• Problem requirements: Convert the records below into a Markdown table with the columns "Row" and "Line," giving each non-blank line its own numbered row. Leave the pictures out of the table.

• Supplied records:
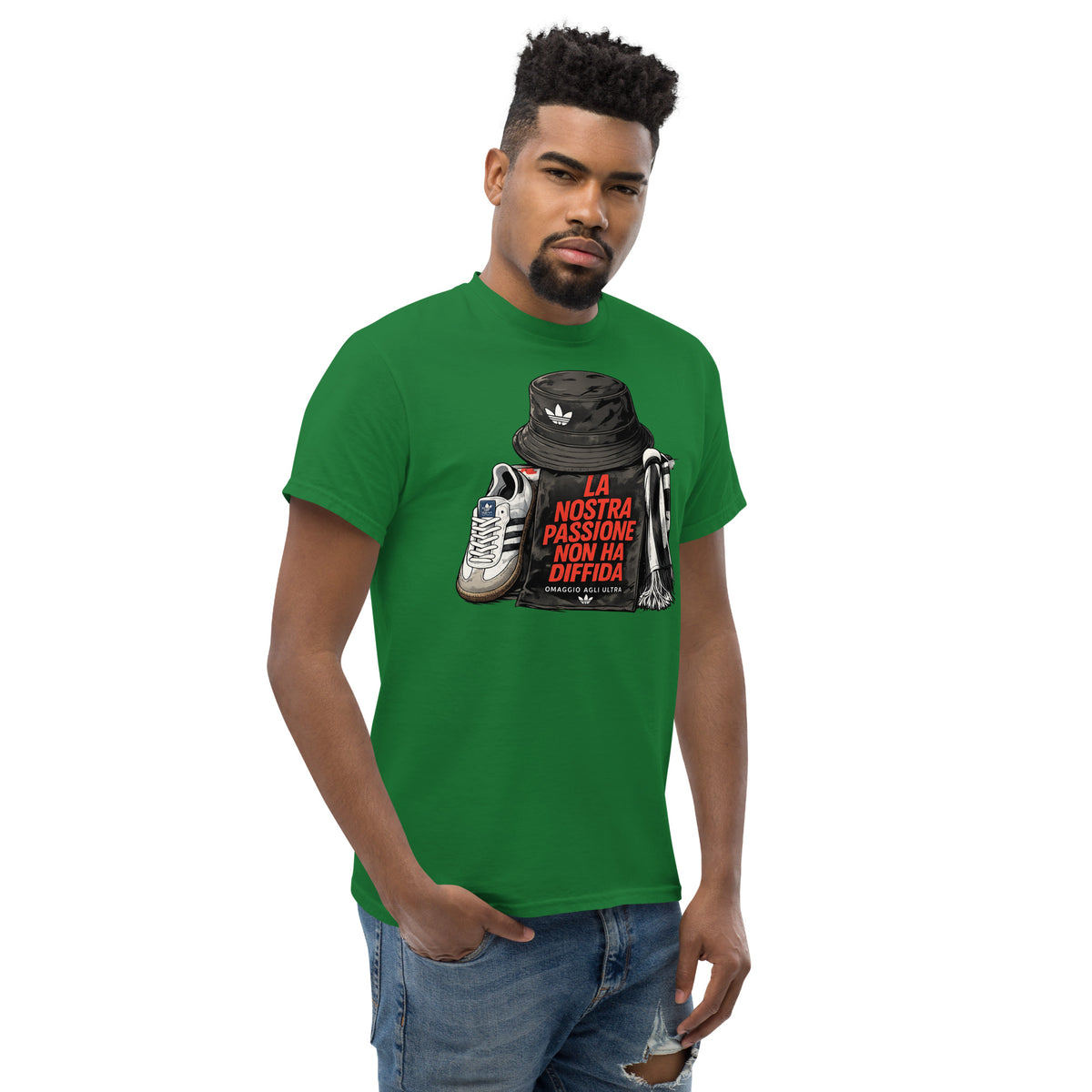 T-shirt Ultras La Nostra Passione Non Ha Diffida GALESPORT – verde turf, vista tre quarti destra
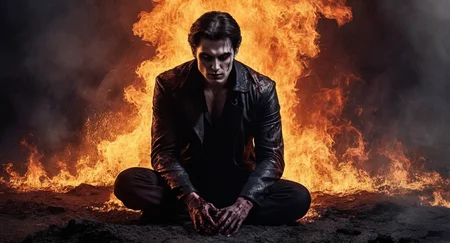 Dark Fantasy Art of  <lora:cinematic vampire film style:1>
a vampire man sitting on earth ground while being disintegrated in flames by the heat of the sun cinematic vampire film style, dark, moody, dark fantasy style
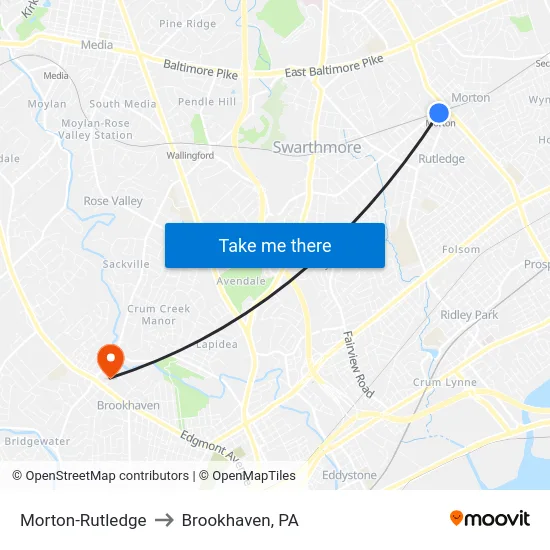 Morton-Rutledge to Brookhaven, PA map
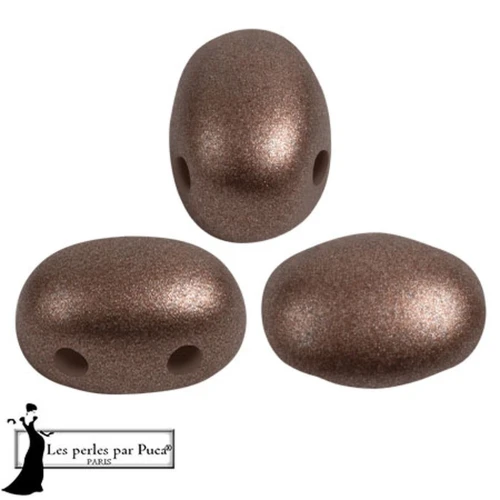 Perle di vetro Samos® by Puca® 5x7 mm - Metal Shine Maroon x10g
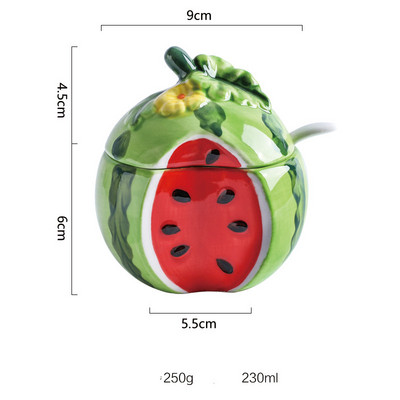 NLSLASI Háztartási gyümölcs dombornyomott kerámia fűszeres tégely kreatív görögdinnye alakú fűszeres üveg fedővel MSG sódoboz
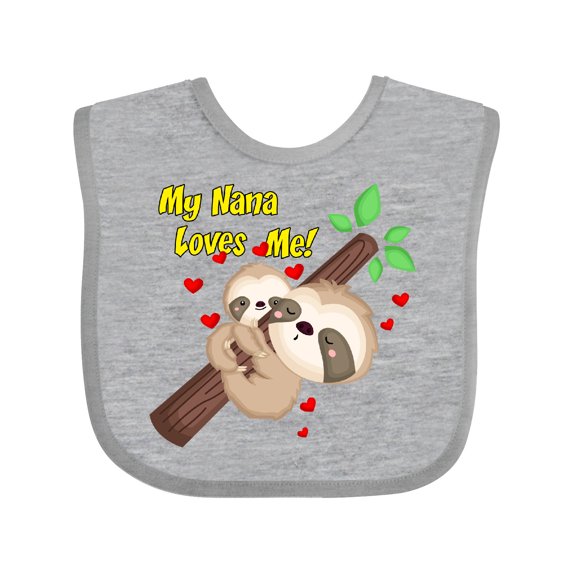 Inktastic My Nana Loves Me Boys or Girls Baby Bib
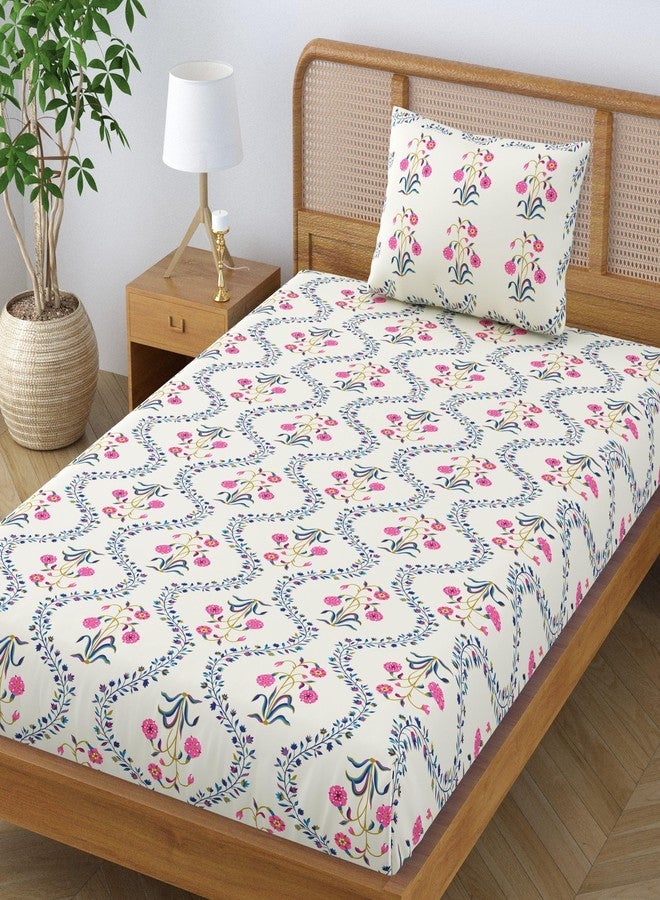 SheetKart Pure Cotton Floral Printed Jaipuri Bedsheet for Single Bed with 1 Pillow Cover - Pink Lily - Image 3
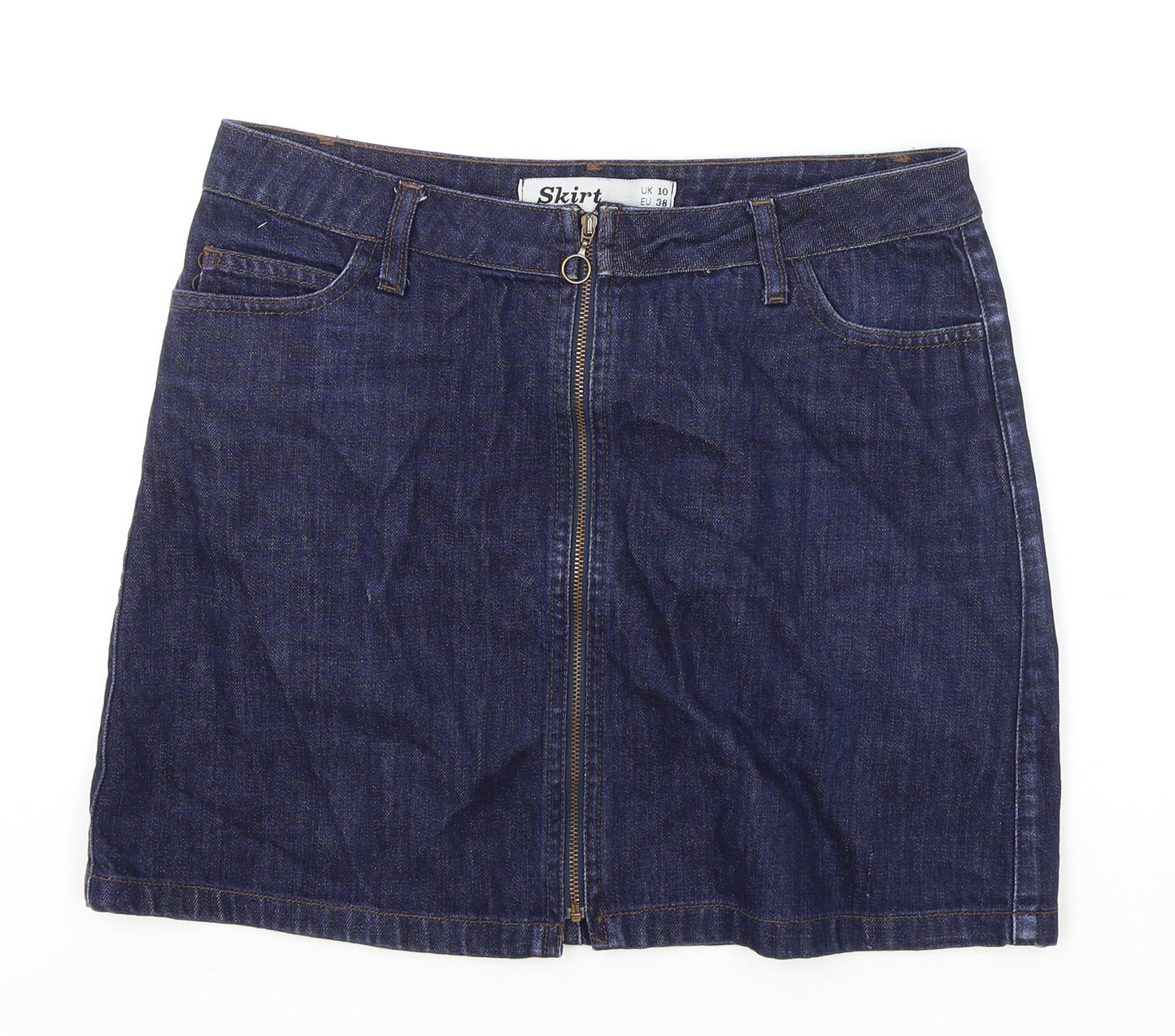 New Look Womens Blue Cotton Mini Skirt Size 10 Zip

• Solution to the exercise:
| Row | Line |
|---|---|
| 1 |  T-shirt Ultras La Nostra Passione Non Ha Diffida GALESPORT – verde turf, vista tre quarti destra |
| 2 |  Dark Fantasy Art of  <lora:cinematic vampire film style:1> |
| 3 | a vampire man sitting on earth ground while being disintegrated in flames by the heat of the sun cinematic vampire film style, dark, moody, dark fantasy style |
| 4 |  Morton-Rutledge to Brookhaven, PA map |
| 5 |  Perle di vetro Samos® by Puca® 5x7 mm - Metal Shine Maroon x10g |
| 6 |  NLSLASI Háztartási gyümölcs dombornyomott kerámia fűszeres tégely kreatív görögdinnye alakú fűszeres üveg fedővel MSG sódoboz |
| 7 |  Inktastic My Nana Loves Me Boys or Girls Baby Bib |
| 8 |  SheetKart Pure Cotton Floral Printed Jaipuri Bedsheet for Single Bed with 1 Pillow Cover - Pink Lily - Image 3 |
| 9 |  New Look Womens Blue Cotton Mini Skirt Size 10 Zip |